We’re using the Instiki wiki, and it’s working beautifully. One of the reasons people don’t document enough is that it’s inconvenient. The wiki reduces resistance. It’s also easy for our non-technical staff to use, and they do need to document their work and processes. The wiki gives them a searchable, hyper-linked, versioned system that’s about as easy to use as a word processor.
For more elaborate organization we’re looking at Moin, which offers embedded macros with which you can bring chunks of text together, generate local TOCs, etc. We’re also looking at Trac, which is a wiki-based front-end to Subversion. The Ruby Rails developers use Trac, and it’s written in Python. So maybe we all *can* get along, after all. (Nah.)
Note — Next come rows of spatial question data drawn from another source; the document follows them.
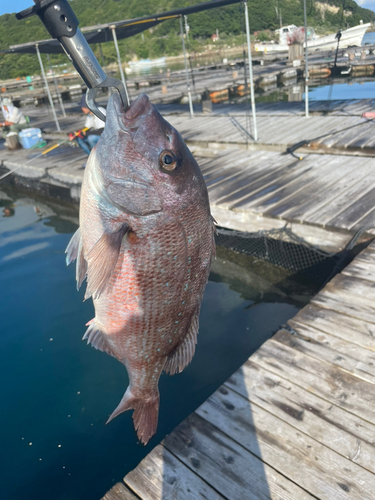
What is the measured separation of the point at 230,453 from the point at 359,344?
5.16 feet

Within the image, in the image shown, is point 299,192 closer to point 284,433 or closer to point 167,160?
point 284,433

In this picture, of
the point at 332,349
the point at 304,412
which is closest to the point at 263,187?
the point at 332,349

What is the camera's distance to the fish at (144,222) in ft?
5.15

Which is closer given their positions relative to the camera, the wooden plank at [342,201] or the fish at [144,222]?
A: the fish at [144,222]

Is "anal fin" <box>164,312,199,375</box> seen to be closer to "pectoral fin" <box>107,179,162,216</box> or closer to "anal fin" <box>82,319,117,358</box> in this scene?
"anal fin" <box>82,319,117,358</box>

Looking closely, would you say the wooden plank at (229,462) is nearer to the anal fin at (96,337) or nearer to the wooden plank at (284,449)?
the wooden plank at (284,449)

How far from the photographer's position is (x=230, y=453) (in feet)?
8.68

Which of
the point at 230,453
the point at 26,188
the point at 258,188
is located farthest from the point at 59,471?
the point at 26,188

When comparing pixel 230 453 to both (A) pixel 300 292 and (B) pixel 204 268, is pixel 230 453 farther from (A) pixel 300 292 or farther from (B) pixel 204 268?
(A) pixel 300 292

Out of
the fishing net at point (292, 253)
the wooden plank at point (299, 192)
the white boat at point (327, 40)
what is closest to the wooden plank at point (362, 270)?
the fishing net at point (292, 253)

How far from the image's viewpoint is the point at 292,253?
5953 mm

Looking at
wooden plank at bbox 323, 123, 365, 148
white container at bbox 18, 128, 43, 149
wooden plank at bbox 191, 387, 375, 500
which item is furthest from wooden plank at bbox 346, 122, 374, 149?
white container at bbox 18, 128, 43, 149

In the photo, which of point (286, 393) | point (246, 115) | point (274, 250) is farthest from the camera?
point (246, 115)

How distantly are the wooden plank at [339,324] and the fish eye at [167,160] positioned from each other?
8.75 feet
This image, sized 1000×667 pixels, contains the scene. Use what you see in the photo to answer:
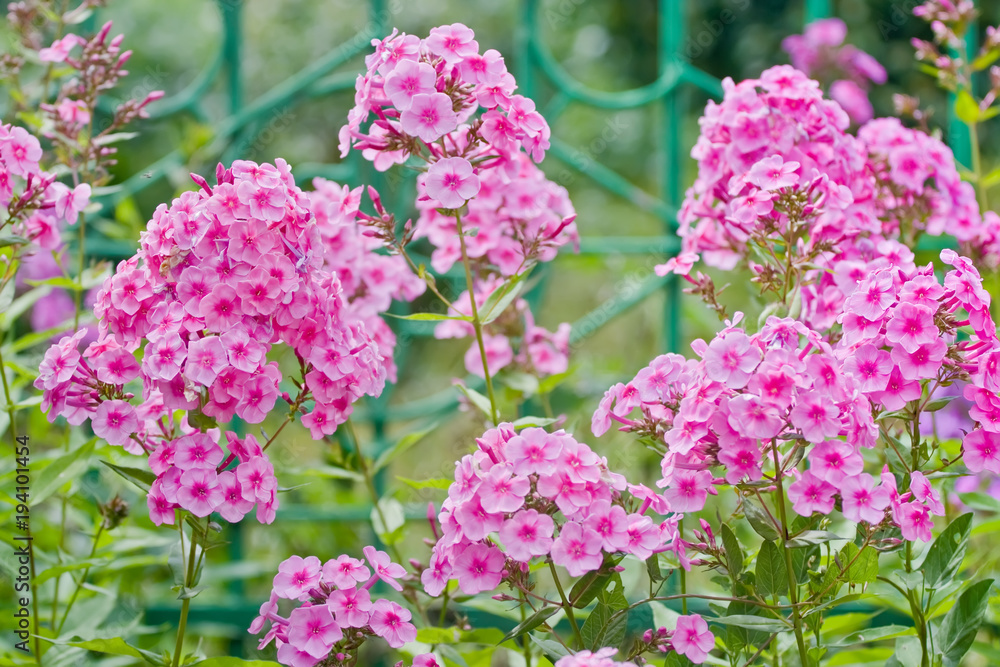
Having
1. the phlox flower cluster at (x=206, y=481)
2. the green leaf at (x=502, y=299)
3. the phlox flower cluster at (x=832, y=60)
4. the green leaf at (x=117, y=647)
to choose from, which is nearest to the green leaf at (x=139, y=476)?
the phlox flower cluster at (x=206, y=481)

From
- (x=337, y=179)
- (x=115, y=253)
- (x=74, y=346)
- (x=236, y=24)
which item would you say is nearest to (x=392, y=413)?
(x=337, y=179)

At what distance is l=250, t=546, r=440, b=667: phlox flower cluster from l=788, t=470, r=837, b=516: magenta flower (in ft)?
1.73

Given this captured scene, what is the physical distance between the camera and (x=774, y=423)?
107cm

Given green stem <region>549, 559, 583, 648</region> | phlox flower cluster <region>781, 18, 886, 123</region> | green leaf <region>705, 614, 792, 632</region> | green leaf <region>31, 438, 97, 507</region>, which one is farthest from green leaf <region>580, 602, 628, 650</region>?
phlox flower cluster <region>781, 18, 886, 123</region>

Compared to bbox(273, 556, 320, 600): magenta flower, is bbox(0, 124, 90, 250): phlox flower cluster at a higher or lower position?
higher

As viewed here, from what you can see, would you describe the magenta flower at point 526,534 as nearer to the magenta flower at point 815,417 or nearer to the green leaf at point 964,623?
the magenta flower at point 815,417

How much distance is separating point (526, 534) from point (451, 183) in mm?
507

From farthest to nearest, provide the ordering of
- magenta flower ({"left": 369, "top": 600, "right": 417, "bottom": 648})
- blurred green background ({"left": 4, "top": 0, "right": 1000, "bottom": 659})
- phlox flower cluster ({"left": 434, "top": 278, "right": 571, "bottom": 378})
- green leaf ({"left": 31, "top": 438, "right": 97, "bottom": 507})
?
1. blurred green background ({"left": 4, "top": 0, "right": 1000, "bottom": 659})
2. phlox flower cluster ({"left": 434, "top": 278, "right": 571, "bottom": 378})
3. green leaf ({"left": 31, "top": 438, "right": 97, "bottom": 507})
4. magenta flower ({"left": 369, "top": 600, "right": 417, "bottom": 648})

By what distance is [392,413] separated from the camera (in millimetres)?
2801

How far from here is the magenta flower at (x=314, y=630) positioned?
3.78 feet

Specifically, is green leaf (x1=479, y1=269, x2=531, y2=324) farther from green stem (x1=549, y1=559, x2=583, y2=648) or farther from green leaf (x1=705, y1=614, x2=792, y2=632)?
green leaf (x1=705, y1=614, x2=792, y2=632)

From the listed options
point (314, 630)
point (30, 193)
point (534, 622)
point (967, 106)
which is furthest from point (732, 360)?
point (967, 106)

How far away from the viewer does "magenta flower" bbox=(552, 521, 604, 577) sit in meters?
1.09

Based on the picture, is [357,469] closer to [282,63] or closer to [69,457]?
[69,457]
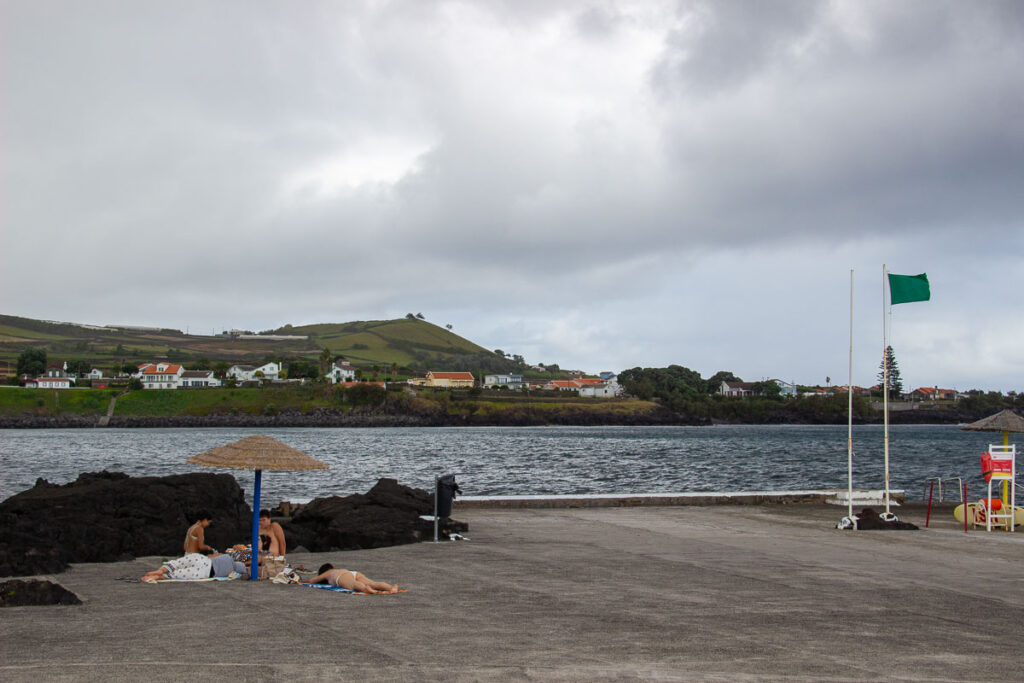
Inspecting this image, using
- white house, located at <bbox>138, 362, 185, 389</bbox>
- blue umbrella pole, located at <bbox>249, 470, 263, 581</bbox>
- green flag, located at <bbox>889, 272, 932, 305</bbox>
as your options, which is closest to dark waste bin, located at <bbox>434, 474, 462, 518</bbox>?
blue umbrella pole, located at <bbox>249, 470, 263, 581</bbox>

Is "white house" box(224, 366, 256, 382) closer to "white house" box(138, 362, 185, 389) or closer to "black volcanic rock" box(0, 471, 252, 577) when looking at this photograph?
"white house" box(138, 362, 185, 389)

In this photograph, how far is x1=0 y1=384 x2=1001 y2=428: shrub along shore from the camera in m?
148

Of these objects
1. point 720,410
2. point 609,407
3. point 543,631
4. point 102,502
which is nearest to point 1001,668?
point 543,631

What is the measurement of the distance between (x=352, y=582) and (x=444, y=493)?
204 inches

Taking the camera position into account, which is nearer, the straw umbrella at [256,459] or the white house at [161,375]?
the straw umbrella at [256,459]

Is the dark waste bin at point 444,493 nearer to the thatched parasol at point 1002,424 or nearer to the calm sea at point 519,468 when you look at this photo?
the thatched parasol at point 1002,424

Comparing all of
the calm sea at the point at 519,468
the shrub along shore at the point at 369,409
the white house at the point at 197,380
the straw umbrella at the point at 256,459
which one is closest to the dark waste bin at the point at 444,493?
the straw umbrella at the point at 256,459

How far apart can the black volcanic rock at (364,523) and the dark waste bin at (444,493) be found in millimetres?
280

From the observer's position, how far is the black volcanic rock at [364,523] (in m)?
15.0

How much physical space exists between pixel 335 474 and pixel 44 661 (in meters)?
44.0

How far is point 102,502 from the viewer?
51.0ft

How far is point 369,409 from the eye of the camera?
16488 centimetres

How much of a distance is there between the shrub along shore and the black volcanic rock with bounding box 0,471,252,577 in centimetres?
13315

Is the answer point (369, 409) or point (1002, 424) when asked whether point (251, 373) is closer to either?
point (369, 409)
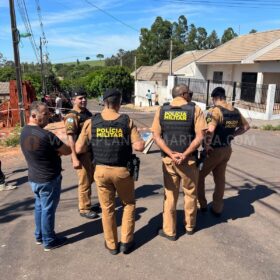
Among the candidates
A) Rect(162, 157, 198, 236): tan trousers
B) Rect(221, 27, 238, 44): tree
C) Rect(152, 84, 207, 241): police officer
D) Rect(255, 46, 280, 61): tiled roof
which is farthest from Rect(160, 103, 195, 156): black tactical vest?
Rect(221, 27, 238, 44): tree

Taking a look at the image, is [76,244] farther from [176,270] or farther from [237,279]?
[237,279]

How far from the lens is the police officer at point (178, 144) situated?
12.5 ft

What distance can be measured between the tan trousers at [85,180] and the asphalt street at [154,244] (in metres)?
Result: 0.21

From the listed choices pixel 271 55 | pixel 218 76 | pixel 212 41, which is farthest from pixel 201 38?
pixel 271 55

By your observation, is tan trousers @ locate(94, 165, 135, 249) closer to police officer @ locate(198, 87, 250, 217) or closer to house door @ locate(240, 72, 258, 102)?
police officer @ locate(198, 87, 250, 217)

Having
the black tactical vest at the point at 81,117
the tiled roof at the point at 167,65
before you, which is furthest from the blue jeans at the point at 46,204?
the tiled roof at the point at 167,65

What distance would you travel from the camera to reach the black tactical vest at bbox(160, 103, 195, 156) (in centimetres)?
379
One advantage of hand-crafted HTML over Word or text documents is that it feels like programming. A programmer hates writing documentation – but maintaining a program is something else again. A wiki is even worse – it feels like using a version control system. Programmers hate version control even worse than documentation. At least you can ignore documentation – but a version control system usually lies right in the path of getting the job done. 🙂
I think that you should consider forcing them to (1) write their documentation in strict, semantic XHTML, (2) format the document using CSS, and (3) publish an RSS feed that lets users know when their content has changed. The students will learn a lot by doing this and they can write converters from XHTML into any format their hearts desire. Ultimately, being facile with XHTML, CSS, and RSS will be a lot more useful to them than becoming experts at LaTeX.
And a class award for best documentation might help motivate the teams.